There is a very small group of people who do not work because they do not wish to: those are damaged people, and in times of full employment is made abundantly clear that they are few indeed: the rest are the victims of our collusion with the neoliberal agenda. The irony is that the people who voted for this fail to realise that it not only “could be you”: it “WILL be you”. The lottery is a tax on desperation: the unemployment level is a tax on fear
As I scan my shelves I notice I have two kinds of books on employment/unemployment issues. Those pessimists such as Jeremy Rifkin et al, who predicted the sort of political, robot and computer engineered unemployment and under-employment we now see becoming solidly embedded, and the optimists such as Robert Reich who predicted an almost workless on-line utopia where ‘trickle down’ worked and we all became leisurely rich. The pessimists were right. Nothing less than a whole new social contract with capitalism and the sold-out political flunkeys we get to vote for will do.
This is not capitalism. In capitalism, businesses fail when they deserve to. In what we’re having foisted upon us, the banks carry on regardless, the rest of us being required to fund their mistakes. That isn’t capitalism, it’s neofeudalism.
Unemployable – but through no fault of their own.
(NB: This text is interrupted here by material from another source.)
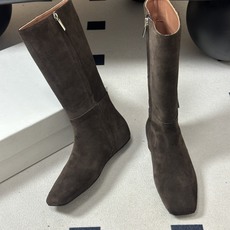 小众潮牌 Max mara26ss秋冬新品走秀主推款欧美风小方头内增高平底长靴骑士靴 狠货上新🔥搭配一排小铆钉金属扣侧拉 小众潮牌 Max mara26ss秋冬新品走秀主推款欧美风小方头内增高平底长靴骑士靴 狠货上新🔥搭配一排小铆钉金属扣侧拉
If Paul Krugman is right (Ch4 News, http://bcove.me/h9dezco0 ), and I fear he is, then the current depression will continue and project low demand, high unemployment and hence low tax revenues well into the future (just like Japan over the last two decades), with a lack of career opportunities for youngsters leading to a shortage of relevantly trained young people, savings locked up for lack of profitable investment opportunities, certainly none but the most dewy-eyed risking starting a new business in a no-demand economy (see Krugman on Newsnight), and governments unwilling to recognise that state investment raises more money (because it creates taxable income and assets), and so brings down a deficit faster than trying to tax the under- and unemployed. The domestic analogy that does apply to the current economic situation is, if you’re in debt and can’t afford Norman Tebbit’s bike to get yourself working, you need to get a loan to buy one, not the coalition’s’ simplistic ‘when you’re in debt you don’t borrow more’ nonsense. You borrow to earn (to reduce debt) instead of to spend. That’s the no-brainer Osborne misses. And if you and your neighbours won’t even borrow from yourselves at ridiculously low interest rates to achieve that, well . . . That’s not cyclical. That just kills the capacity to produce, trade and recover. When’s the next election?
What does it matter when the next election is? You don’t get to vote for the true power because politicians have abdicated their mandate to the market.
You’re right of course. Stupid question.
There are an awful lot of unemployed buildings and unemployed sites where people could be working. We rarely hear about that. Take a look at your local high street or industrial estate.